High frequency traders are characterized by large volume, short holding periods, and limited overnight and intraday directional exposure:
For each day there are three categories a potential trader must satisfy to be considered a HFT: (1) Trade more than 10,000 contracts; (2) have an end-of-day inventory position of no more than 2% of the total contracts the firm traded that day; (3) have a maximum variation in inventory scaled by total contracts traded of less than 15%. A firm must meet all three criteria on a given day to be considered engaging in HFT for that day. Furthermore, to be labeled an HFT firm for the purposes of this study, a firm must be labeled as engaging in HFT activity in at least 50% of the days it trades and must trade at least 50% of possible trading days. 
Of more than 30,000 accounts in the data, only 31 fit this description. But these firms dominate the market, accounting for 47% of total trading volume and appearing on one or both sides of almost 75% of traded contracts. And they do this with minimal directional exposure: average intraday inventory amounts to just 2% of trading volume, and the overnight inventory of the median HFT firm is precisely zero.

This small set of firms is then further subdivided into categories based on the extent to which they are providers of liquidity. For any given trade, the liquidity taker is the firm that initiates the transaction, by submitting an order that is marketable against one that is resting in the order book. The counterparty to the trade (who previously submitted the resting limit order) is the liquidity provider. Based on this criterion, the authors partition the set of high frequency traders into three subcategories: aggressive, mixed, and passive:
To be considered an Aggressive HFT, a firm must... initiate at least 40% of the trades it enters into, and must do so for at least 50% of the trading days in which it is active. To be considered a Passive HFT a firm must initiate fewer than 20% of the trades it enters into, and must do so for at least 50% of the trading days during which it is active. Those HFTs that meet neither... definition are labeled as Mixed HFTs. There are 10 Aggressive, 11 Mixed, and 10 Passive HFTs.
This heterogeneity among high frequency traders conflicts with the common claim that such firms are generally net providers of liquidity. In fact, the authors find that "some HFTs are almost 100% liquidity takers, and these firms trade the most and are the most profitable."

Given the richness of their data, the authors are able to compute profitability, risk-exposure, and measures of risk-adjusted performance for all firms. Gross profits are significant on average but show considerable variability across firms and over time. The average HFT makes over $46,000 a day; aggressive firms make more than twice this amount. The standard deviation of profits is five times the mean, and the authors find that "there are a number of trader-days in which they lose money... several HFTs even lose over a million dollars in a single day."
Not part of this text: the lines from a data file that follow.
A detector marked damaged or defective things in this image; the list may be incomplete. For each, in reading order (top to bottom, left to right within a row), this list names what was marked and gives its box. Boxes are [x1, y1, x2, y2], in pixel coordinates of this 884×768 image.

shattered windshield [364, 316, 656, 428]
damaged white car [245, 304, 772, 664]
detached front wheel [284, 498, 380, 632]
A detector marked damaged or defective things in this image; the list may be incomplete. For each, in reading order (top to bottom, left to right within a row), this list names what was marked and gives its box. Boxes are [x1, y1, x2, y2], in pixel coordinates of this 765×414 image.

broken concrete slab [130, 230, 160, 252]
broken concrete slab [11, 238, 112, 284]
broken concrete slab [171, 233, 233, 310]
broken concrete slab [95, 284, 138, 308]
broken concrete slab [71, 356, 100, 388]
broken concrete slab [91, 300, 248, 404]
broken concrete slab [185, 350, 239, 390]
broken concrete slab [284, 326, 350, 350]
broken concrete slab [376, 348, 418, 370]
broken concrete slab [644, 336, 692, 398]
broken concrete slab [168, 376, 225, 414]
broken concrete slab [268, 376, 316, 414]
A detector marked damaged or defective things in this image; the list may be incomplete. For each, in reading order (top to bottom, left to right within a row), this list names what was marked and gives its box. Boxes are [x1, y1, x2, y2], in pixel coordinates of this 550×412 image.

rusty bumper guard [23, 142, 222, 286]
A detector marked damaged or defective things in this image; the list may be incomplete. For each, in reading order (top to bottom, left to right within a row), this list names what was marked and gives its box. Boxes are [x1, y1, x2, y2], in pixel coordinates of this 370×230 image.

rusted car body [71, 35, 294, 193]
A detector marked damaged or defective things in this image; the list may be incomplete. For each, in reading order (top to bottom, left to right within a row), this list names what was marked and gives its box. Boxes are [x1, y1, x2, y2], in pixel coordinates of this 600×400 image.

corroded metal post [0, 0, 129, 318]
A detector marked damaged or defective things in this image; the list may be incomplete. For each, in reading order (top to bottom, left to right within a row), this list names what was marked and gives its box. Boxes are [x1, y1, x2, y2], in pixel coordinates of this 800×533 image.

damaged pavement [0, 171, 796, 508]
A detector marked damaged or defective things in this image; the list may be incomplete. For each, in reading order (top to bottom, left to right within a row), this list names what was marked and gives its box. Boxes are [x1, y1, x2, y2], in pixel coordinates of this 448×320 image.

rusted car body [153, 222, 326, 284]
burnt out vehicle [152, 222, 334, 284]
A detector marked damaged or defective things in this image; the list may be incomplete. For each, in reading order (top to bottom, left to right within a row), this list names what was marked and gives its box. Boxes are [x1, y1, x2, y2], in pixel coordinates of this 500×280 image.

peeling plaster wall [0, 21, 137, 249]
Despite the volatility in daily profits, the risk-adjusted performance of high frequency traders is found to be spectacular...MUCH MORE
HT: The Big Picture

*This tale is said to be told by John Kenneth Galbraith on himself:
As a boy he lived on a farm in Canada. On the adjoining farm lived a girl he was fond of.

One day as they sat together on the top rail of the cattle pen they watched a bull servicing a cow.
Galbraith turned to the girl, with what he hoped was a suggestive look, saying, "That looks like it would be fun."

She replied, "Well.... She’s your cow."